## Assignment 1
In the index v5 message, rewrite the paragraph beginning "Take a look at stat data" as a short bulleted list that keeps its main facts.
## Assignment 2
According to the index v5 message, by what percentage does v5 shrink the webkit.git index file compared to v2?
## Assignment 3
Duplicate everything in the index v5 message from "This would be" down to "Snappy and Zstandard?".

## Document section
+ + +

On Wed, Feb 13 2019, Nguy=E1=BB=85n Th=C3=A1i Ng=E1=BB=8Dc Duy wrote:

> Index file size more or less translates to write time because we hash
> the entire file every time we update the index. And we update the index
> quite often (automatically index refresh is done everywhere). This means
> smaller index files are faster, especially true for very large
> worktrees.
>
> Index v4 attempts to reduce file size by "prefix compressing"
> paths. This reduces file size from 17% (git.git) to 41% (webkit.git,
> deep hierarchy).
>
> Index v5 takes the same idea to the next level. Instead of compressing
> just paths, based on the previous entry, we "compress" a lot more
> fields.
>
> Take a look at stat data, st_dev, st_uid, st_gid and st_mode are the
> same most of the time. ctime should often be the same (or differs just
> slightly). And sometimes mtime is the same as well. st_ino is also
> always zero on Windows. We're storing a lot of duplicate values.
>
> Index v5 handles this

This looks really promising.

>  - by adding a "same mask" per entry. If st_dev is the same as previous
>    entry, for instance, we set "st_dev is the same" flag and will not
>    store it at all, saving 31 bits per entry.
>
>  - even when we store it, "varint" encoding is used. We should rarely
>    need to write out 4 bytes
>
>  - for ctime and mtime, even if we have to store it, we store the offset
>    instead of absolute numbers. This often leads to smaller numbers,
>    which also means fewer bytes to encode.

Sounds good. I wonder if you've thought about/considered a couple of
optimizations on top of this, or if they're possible. Both share the
same theme:

* Instead of adding a "same as last mask" adding "same as Nth
  mask". Something similar exists in the Sereal format (which also has
  other techniques you use, e.g. varint
  https://github.com/Sereal/Sereal/blob/master/sereal_spec.pod#the-copy-tag)

  So instead of:

      <mask1><same><mask2><same><mask1><same> etc.

   You'd have:

      <mask1 (mark1)><same><mask2 (mark2)><same><insert: mark1><same> etc.

   I.e. when you have data that flip-flops a lot you can save space by
   saying "it's the same as existing earlier value at offset N". Maybe
   it doesn't make sense for this data, I don't know...

* For ctime/mtime presumably for dir paths, are these paths tolerant to
  or already out of glob() order? Then perhaps they can be pre-sorted so
  the compression or ctime/mtime offset compression is more effective.

> As a result of this, v5 reduces file size from 30% (git.git) to
> 36% (webkit.git) compared to v4. Comparing to v2, webkit.git index file
> size is reduced by 63%! A 8.4MB index file is _almost_ acceptable.
>
> Of course we trade off storage with cpu. We now need to spend more
> cycles writing or even reading (but still plenty fast compared to
> zlib). For reading, I'm counting on multi thread to hide away all this
> even if it becomes significant.

This would be a bigger change, but have we/you ever done a POC
experiment to see how much of this time is eaten up by zlib that
wouldn't be eaten up with some of the newer "fast but good enough"
compression algorithms, e.g. Snappy and Zstandard?

+ + +

## Supplied records
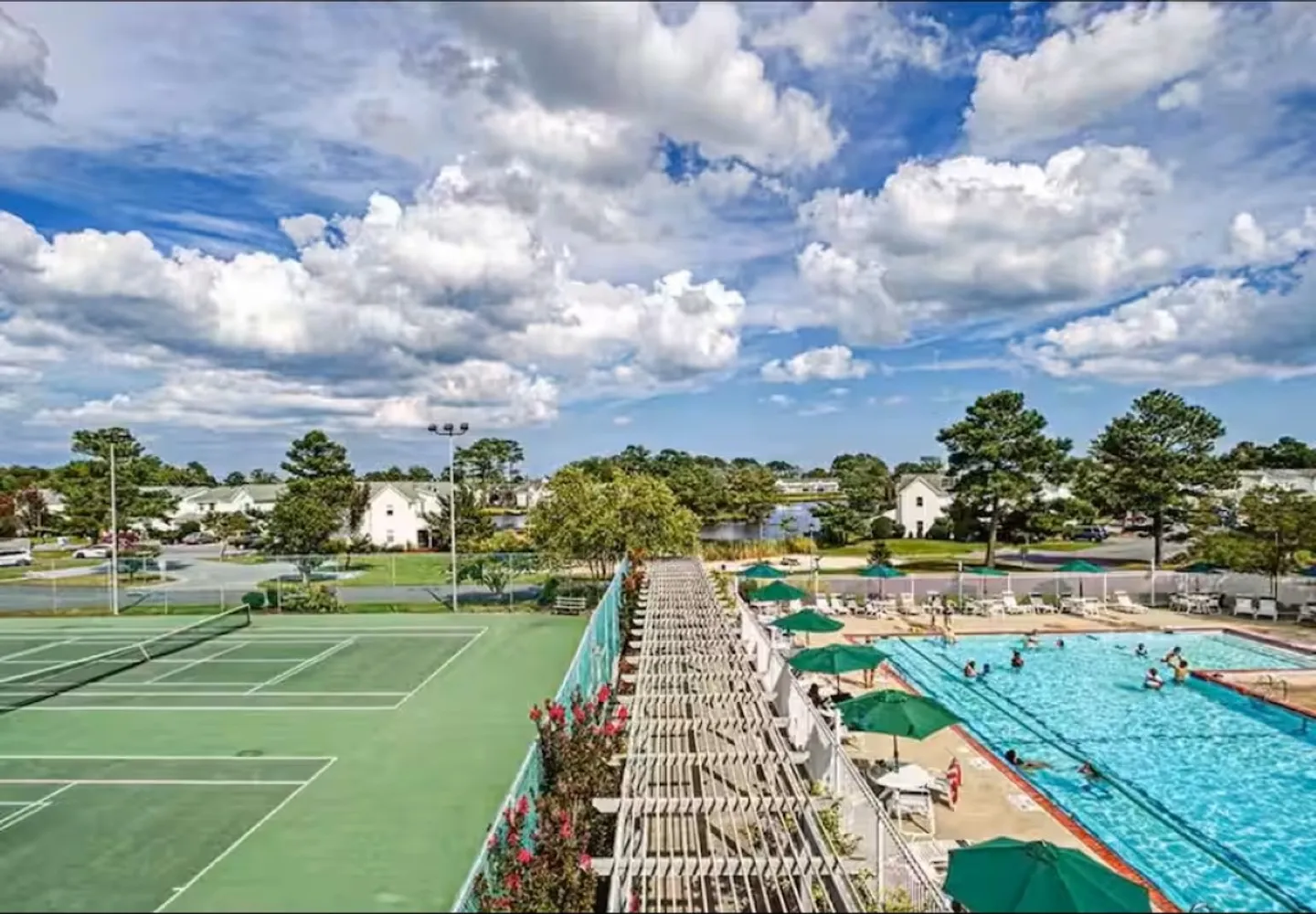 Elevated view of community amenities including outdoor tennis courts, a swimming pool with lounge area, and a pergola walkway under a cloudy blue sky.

+ + +

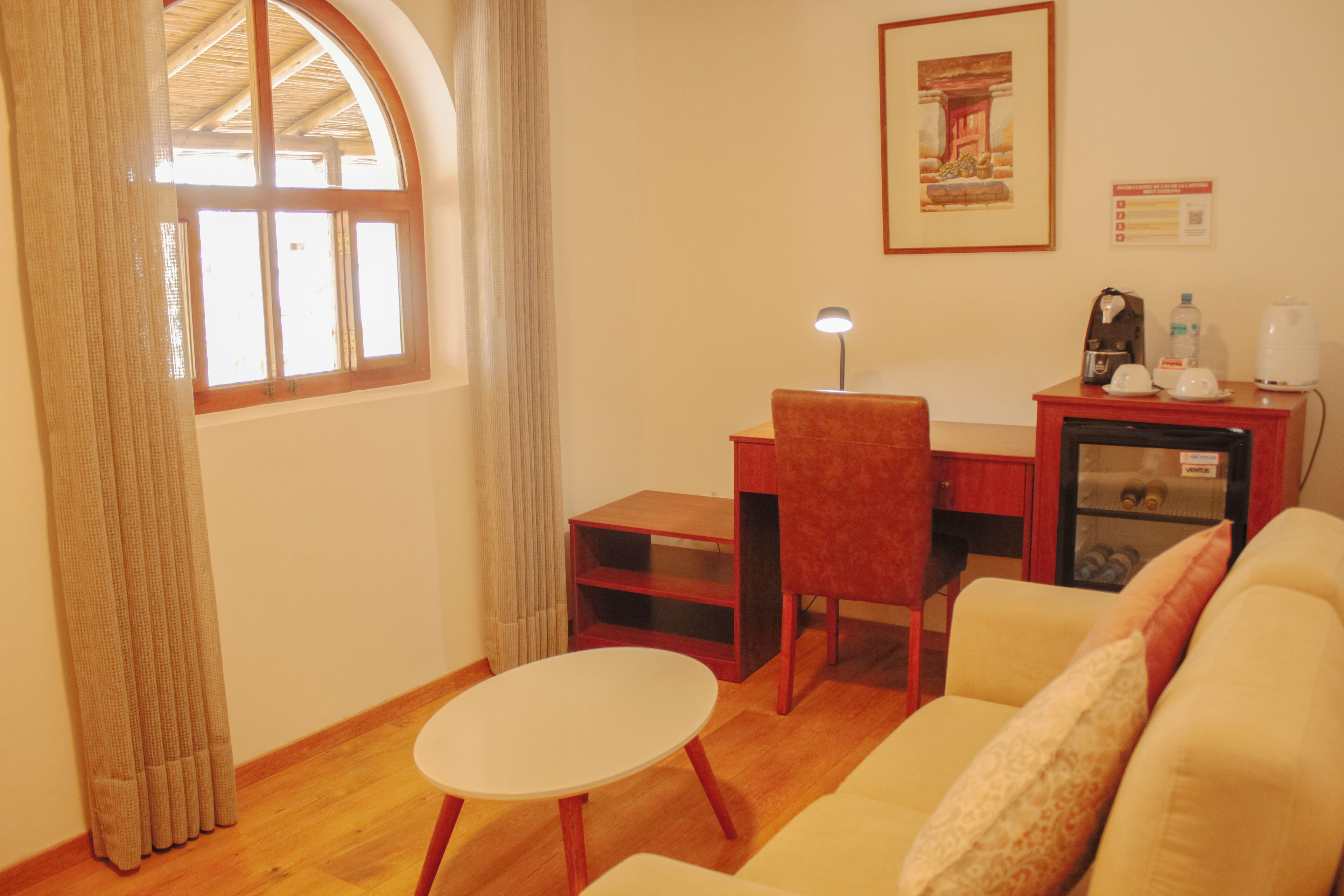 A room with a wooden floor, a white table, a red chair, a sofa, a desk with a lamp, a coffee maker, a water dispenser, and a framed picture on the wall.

+ + +

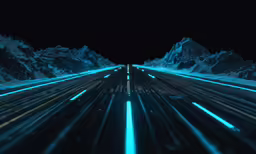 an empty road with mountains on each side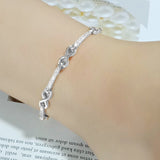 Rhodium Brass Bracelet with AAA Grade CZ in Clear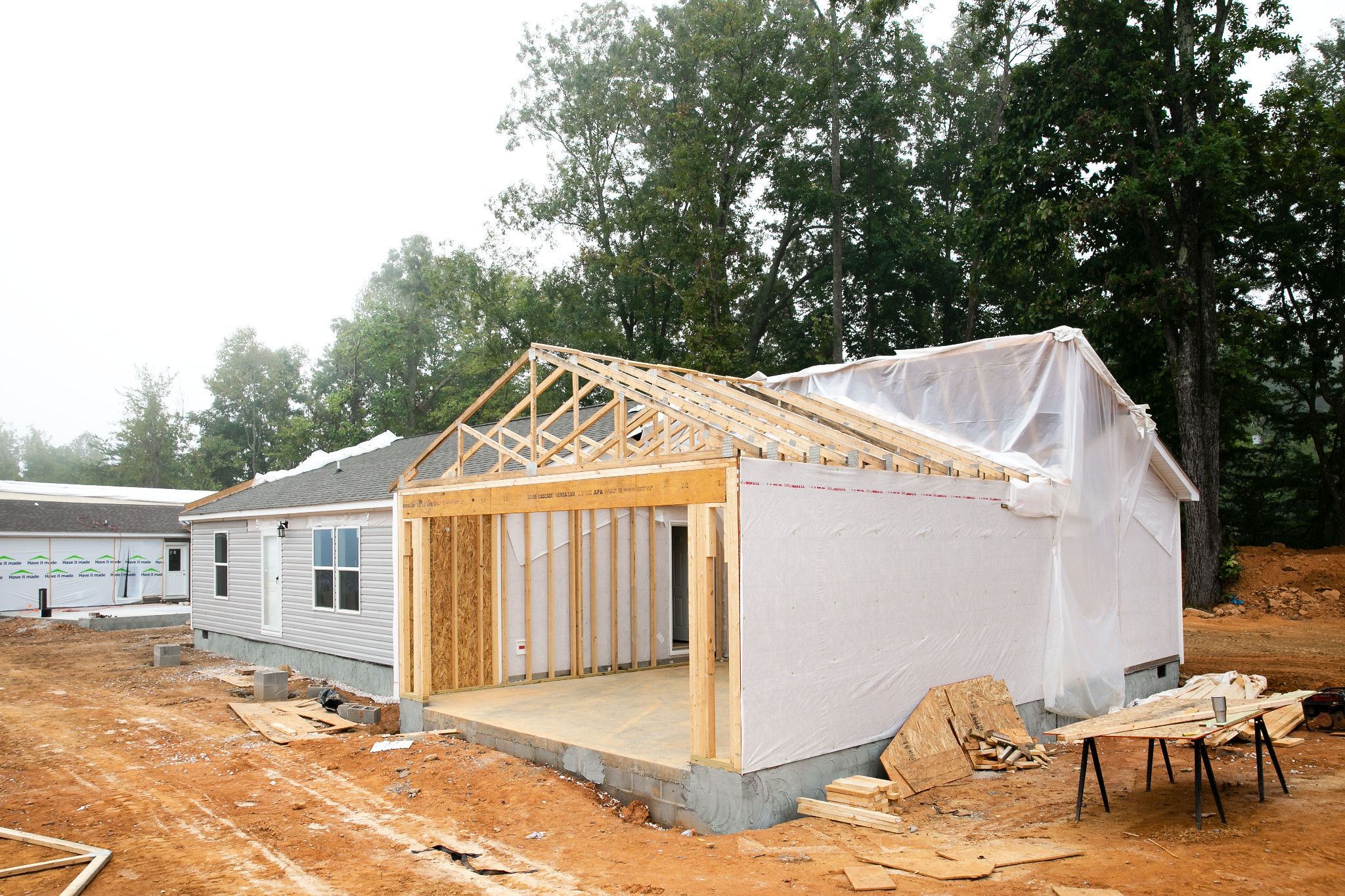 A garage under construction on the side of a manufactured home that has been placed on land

+ + +

## Written solution 1
- st_dev, st_uid, st_gid and st_mode are usually the same.
- ctime is often the same or differs only slightly.
- mtime is sometimes the same.
- st_ino is always zero on Windows.
- As a result, many duplicate values are being stored.

## Written solution 2
It is reduced by 63%.

## Written solution 3
This would be a bigger change, but have we/you ever done a POC
experiment to see how much of this time is eaten up by zlib that
wouldn't be eaten up with some of the newer "fast but good enough"
compression algorithms, e.g. Snappy and Zstandard?